> DIRECTIONS FOR THIS TASK: Convert the items from the line containing "In the photograph, would" through the end of the items into a two-column CSV with the headers item_text and answer. Give one row per item, put each field in double quotes, and replace any line breaks with spaces.

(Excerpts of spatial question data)
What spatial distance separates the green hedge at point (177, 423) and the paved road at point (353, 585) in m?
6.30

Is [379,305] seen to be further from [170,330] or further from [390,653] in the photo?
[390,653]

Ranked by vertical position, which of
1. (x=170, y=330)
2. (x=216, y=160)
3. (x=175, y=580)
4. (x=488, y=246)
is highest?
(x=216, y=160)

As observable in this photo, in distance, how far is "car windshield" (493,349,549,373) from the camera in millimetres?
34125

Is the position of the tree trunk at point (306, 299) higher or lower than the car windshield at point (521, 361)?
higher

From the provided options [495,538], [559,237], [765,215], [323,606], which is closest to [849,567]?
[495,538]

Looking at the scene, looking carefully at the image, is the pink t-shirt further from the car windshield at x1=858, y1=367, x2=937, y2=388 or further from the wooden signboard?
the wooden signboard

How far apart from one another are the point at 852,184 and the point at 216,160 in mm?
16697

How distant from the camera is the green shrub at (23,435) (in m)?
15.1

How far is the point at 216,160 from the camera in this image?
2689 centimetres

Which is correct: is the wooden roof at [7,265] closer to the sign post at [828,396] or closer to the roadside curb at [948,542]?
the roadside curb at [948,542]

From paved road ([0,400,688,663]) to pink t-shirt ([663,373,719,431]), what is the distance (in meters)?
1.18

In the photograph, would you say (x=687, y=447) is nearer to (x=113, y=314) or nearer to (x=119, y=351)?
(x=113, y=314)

> COMPLETE OUTPUT:
item_text,answer
"In the photograph, would you say (x=687, y=447) is nearer to (x=113, y=314) or nearer to (x=119, y=351)?","(x=113, y=314)"